**What to do**
**1)** Set down the passage of the privatization column from "By Satur C." up to and including "income inequality worldwide.", word for word.
**2)** List the three elements of neoliberal economic globalization named in the privatization column.

**Excerpted text**
---*---
By Satur C. Ocampo
At Ground Level | The Philippine Star
Privatization is one of the three elements (along with liberalization and deregulation) of neoliberal economic globalization that has immensely contributed to mass impoverishment and gross income inequality worldwide.
Now, it turns out that in the United States even the judicial system is being privatized, with class-action litigation increasingly being forced to go into individual private arbitration.
(Class-action litigation, or bringing a collective lawsuit before a court, was one shining feature of the American judicial system. Example: the class-action suit filed in Hawaii in 1994 against the Marcos martial-law regime. Almost 10,000 Filipino victims of human rights violations won a favorable ruling with a $2-billion compensation award – although that ruling has yet to be fully implemented.)
In the past 10 years, thousands of businesses across the US have been judicially allowed to reject such class action, and to use arbitration instead, to create an alternative system of adjudication. In consequence, tens of millions of Americans have lost a fundamental right – their day in court.
Why and how has this tragedy come to pass?
---*---
**Provided material**
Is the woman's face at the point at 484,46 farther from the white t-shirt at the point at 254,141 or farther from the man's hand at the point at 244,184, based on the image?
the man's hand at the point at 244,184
---*---
**Outputs for the tasks**
**1)**
By Satur C. Ocampo
At Ground Level | The Philippine Star
Privatization is one of the three elements (along with liberalization and deregulation) of neoliberal economic globalization that has immensely contributed to mass impoverishment and gross income inequality worldwide.

**2)** Privatization, liberalization, deregulation